Extract provided:
Re: [PATCH v16 0/4] Introduce usb charger framework to deal with the usb gadget power negotation

From: NeilBrown
Date: Tue Sep 06 2016 - 01:41:21 EST


On Mon, Aug 29 2016, Baolin Wang wrote:

> Hi Felipe,
>
> On 11 August 2016 at 11:14, Baolin Wang <baolin.wang@xxxxxxxxxx> wrote:
>> Hi Felipe,
>>
>> On 1 August 2016 at 15:09, Baolin Wang <baolin.wang@xxxxxxxxxx> wrote:
>>> Currently the Linux kernel does not provide any standard integration of this
>>> feature that integrates the USB subsystem with the system power regulation
>>> provided by PMICs meaning that either vendors must add this in their kernels
>>> or USB gadget devices based on Linux (such as mobile phones) may not behave
>>> as they should. Thus provide a standard framework for doing this in kernel.
>>>
>>> Now introduce one user with wm831x_power to support and test the usb charger,
>>> which is pending testing. Moreover there may be other potential users will use
>>> it in future.
>>
>> Could you please apply this patchset into your 'next' branch if you
>> have no comments about it? Thank you.
>
> Since there are no other comments about this patchset for a long time,
> could you please apply this patchset? Thanks.

Sorry, I should have replied earlier. Tim Bird mentioned on the
ksummit-discuss list that there was a frustration with this not making
progress so I decided to contribute what I could now.

I think this patch set is attempting to address an important problem
that needs solving. However I think it gets some key aspects wrong.
Maybe they can get fixed up after the patchset is upstream, maybe they
should be fixed first - I have no strong opinion on that.

My main complaints involve the detection and handling of the different
charger types - DCP, CDP, ACA etc.
The big-picture requirement here that the PHY will detect the physical
properties of the cable (e.g. resistance to ground on ID) and determine
the type of charger expected. This information must be communicated to
the PMIC "power_supply" device so it can regulate the power being drawn
through the cable.

The first problem is that there are two different ways that the
distinction between DCP, CDP, ACA etc can be represented in Linux. They
are cable types in the 'extcon' subsystem, and they are power_supply
types in the 'power_supply' subsystem. This duplication is confusing.

Task requirements:
1) Retype the part of the USB charger thread starting with "Sorry, I should" and going on through "I could now.".
2) Extend the USB charger thread past its last sentence, carrying on from the point where it stops.

Supplied data:

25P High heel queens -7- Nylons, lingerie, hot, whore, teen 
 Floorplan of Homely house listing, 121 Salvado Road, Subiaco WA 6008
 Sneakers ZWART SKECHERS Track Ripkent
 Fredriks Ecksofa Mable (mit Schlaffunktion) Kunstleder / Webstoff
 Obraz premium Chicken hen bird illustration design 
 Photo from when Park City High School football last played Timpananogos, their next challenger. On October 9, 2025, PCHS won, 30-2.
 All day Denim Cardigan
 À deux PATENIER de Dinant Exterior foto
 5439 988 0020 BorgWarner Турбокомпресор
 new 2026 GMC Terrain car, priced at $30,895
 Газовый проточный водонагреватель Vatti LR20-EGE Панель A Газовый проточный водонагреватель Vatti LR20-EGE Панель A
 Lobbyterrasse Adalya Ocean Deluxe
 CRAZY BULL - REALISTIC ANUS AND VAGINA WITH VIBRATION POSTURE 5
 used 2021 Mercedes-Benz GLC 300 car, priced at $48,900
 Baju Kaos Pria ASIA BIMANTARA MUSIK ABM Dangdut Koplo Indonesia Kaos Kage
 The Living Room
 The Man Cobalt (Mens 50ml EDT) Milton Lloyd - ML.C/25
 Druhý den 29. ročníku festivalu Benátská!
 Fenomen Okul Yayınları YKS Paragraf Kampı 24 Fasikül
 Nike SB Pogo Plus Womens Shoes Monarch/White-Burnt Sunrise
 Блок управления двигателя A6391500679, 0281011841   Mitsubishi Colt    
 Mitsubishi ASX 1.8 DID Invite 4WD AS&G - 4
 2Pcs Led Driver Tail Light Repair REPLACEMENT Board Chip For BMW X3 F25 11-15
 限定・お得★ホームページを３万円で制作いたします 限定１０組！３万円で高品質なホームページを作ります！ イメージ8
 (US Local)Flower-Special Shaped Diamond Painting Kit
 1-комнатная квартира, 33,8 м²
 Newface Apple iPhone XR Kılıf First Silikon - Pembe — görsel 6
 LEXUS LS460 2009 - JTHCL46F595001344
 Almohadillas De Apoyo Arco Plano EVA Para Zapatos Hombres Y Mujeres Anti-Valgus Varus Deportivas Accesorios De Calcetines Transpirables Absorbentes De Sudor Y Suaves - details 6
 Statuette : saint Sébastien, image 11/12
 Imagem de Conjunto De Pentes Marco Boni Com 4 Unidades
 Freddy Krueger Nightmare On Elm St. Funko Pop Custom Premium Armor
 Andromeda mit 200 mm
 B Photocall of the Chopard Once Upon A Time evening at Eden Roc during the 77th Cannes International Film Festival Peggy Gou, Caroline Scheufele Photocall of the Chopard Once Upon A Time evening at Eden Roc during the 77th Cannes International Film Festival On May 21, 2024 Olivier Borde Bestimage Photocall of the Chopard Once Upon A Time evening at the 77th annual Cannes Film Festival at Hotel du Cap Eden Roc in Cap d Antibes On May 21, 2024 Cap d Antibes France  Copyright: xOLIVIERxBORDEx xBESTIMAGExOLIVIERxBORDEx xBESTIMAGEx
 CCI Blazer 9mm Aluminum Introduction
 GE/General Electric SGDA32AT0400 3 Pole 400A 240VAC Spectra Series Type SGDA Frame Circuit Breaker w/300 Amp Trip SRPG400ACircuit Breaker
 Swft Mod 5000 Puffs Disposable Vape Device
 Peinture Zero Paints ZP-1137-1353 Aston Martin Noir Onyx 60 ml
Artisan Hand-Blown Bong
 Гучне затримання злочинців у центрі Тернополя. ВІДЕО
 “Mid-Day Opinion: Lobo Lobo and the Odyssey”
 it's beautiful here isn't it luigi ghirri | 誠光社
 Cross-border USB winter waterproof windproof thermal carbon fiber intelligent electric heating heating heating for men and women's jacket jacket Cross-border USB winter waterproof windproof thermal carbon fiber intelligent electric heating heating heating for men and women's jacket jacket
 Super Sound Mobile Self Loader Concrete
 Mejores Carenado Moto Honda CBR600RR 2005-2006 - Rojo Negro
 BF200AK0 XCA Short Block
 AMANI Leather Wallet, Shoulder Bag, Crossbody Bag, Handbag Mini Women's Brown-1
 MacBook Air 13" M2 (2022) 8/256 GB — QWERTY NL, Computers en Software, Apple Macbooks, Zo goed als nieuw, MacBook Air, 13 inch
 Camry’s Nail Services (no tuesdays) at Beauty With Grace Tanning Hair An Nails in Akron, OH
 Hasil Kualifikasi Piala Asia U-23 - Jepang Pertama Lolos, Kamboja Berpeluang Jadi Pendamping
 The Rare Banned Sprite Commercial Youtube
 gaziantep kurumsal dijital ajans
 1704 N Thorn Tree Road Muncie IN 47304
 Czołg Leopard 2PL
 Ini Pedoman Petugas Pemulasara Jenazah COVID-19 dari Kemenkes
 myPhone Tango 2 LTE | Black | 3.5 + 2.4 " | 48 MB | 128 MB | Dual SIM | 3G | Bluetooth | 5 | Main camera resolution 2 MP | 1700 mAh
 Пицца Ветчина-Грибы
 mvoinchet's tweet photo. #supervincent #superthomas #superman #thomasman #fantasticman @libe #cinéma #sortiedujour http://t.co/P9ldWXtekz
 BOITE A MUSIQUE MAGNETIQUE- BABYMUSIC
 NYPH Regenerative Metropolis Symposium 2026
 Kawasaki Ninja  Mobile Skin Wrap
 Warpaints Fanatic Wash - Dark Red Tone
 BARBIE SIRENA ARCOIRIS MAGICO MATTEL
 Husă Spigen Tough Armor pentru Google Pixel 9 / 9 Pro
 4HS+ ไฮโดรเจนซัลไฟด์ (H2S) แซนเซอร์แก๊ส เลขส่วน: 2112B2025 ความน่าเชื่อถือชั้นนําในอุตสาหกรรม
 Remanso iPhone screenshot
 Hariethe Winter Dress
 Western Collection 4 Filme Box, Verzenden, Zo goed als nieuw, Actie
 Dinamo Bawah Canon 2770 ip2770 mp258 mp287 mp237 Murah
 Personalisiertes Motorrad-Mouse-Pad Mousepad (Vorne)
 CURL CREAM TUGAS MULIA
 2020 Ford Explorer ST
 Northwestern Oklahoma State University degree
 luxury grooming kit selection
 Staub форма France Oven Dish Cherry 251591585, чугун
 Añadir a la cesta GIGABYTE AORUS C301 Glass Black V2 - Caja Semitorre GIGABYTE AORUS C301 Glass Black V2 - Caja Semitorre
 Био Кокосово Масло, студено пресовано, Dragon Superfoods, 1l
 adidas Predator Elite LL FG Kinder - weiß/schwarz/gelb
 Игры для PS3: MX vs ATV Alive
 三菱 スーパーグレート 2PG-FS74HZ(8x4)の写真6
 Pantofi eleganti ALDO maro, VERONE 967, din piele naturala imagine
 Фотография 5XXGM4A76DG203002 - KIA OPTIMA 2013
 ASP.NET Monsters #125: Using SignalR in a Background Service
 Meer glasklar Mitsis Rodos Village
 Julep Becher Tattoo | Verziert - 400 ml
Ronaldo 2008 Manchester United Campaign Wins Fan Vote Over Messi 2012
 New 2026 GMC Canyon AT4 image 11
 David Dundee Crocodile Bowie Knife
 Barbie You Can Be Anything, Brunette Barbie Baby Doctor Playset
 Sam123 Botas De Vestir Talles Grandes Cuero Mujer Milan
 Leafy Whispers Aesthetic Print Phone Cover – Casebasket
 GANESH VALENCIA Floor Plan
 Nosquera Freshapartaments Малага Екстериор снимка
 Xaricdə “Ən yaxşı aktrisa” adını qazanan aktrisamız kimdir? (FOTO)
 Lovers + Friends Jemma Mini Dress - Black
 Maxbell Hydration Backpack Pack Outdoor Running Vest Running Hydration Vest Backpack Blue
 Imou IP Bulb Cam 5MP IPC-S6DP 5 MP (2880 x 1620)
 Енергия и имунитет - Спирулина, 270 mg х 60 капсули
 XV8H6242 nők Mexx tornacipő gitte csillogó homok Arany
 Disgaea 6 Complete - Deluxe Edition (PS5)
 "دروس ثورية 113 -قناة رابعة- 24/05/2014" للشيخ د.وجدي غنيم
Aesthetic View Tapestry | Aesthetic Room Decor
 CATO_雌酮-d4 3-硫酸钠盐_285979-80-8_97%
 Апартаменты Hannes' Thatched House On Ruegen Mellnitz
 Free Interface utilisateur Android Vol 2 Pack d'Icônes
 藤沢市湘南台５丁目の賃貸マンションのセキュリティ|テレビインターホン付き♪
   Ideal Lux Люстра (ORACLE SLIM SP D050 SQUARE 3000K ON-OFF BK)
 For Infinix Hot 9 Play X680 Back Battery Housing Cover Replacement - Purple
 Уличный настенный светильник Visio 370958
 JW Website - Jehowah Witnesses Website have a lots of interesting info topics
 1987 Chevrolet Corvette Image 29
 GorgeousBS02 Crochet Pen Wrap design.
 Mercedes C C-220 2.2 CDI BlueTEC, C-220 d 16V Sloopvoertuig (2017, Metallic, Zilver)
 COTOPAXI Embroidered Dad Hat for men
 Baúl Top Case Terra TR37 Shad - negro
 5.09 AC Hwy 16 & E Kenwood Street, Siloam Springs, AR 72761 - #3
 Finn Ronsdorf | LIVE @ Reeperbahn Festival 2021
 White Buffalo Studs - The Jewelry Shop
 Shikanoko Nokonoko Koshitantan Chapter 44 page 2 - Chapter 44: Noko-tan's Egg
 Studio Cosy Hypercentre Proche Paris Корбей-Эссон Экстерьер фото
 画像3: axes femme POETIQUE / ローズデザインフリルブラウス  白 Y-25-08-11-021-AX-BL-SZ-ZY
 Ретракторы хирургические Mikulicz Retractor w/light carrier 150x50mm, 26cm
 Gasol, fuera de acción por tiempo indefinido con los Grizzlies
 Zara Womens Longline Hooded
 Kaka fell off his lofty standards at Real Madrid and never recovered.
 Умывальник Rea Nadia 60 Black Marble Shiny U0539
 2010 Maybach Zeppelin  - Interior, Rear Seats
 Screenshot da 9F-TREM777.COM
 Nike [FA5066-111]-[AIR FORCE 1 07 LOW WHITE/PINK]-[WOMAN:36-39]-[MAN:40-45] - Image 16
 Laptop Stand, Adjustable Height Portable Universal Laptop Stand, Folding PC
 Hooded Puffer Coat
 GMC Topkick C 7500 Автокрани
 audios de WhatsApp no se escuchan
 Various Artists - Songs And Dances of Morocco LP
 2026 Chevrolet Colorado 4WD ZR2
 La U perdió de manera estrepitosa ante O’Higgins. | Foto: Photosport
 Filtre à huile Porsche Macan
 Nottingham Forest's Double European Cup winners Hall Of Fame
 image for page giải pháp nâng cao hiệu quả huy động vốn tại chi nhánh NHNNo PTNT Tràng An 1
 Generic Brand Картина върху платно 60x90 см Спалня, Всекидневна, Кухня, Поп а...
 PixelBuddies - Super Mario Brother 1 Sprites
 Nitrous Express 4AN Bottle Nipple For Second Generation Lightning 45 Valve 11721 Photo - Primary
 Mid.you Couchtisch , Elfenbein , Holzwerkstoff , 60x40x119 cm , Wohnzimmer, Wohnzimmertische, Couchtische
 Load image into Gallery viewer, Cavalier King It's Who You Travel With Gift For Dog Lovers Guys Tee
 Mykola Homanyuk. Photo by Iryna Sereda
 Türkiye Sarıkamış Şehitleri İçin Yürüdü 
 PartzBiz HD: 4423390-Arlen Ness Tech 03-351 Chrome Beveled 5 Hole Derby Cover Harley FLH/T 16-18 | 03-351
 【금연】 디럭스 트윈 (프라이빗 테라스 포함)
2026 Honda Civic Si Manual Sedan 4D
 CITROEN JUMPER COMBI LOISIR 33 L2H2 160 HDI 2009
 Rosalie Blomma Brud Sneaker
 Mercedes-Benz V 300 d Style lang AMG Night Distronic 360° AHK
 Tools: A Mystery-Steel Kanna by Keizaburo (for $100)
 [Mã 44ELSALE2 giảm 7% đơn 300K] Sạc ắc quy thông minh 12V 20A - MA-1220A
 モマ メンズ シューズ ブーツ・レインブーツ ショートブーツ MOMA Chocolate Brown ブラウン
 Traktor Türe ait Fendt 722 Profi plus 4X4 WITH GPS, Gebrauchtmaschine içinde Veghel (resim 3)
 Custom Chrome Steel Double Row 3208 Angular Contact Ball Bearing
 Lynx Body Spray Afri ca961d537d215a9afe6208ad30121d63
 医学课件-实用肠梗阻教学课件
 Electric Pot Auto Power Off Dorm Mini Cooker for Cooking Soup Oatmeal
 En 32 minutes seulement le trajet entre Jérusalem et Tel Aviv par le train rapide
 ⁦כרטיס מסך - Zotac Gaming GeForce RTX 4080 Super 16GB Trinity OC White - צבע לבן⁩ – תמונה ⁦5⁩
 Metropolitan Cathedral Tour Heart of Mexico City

Answers for each item:
1)
Sorry, I should have replied earlier. Tim Bird mentioned on the
ksummit-discuss list that there was a frustration with this not making
progress so I decided to contribute what I could now.

2)
It is not caused by your patch set, but I believe your patchset needs to
work with the duplication and I think it does so poorly.

In my mind, the power_supply should *not* know about this distinction at
all (except possibly as an advisor attribute simiarly to the current
battery technology attribute). The other types it knows of are "AC",
"USB", and "BATTERY". The contrast between these is quite different
From the contrast between DCP, CDP, ACA, which, from the perspective of
the power supply, are almost irrelevant. Your patchset effectively
examines the power_supply_type of one power_supply, and communicates it
to another. It isn't clear to me how the first power_supply gets the
information, or what the relationship between the two power_supplies is
meant to be.

It makes much more sense, to me, to utilized the knowledge of this
distinction that extcon provides. A usb PHY can register an extcon,
declare the sorts of cables that it can detect, and tell the extcon as
cables appear or disappear. The PMIC power_supply can then register with
that extcon for events and can find out when a cable is attached, and
what sort of cable.
Your usb-charging framework would be well placed to help the
power_supply to find the correct extcon, and possibly even to handle the
registration for events.

Your framework does currently register with extcon, but only listens for
EXTCON_USB cables. I don't think that cable type is (reliably) reported
when a DCP (for example) is plugged in.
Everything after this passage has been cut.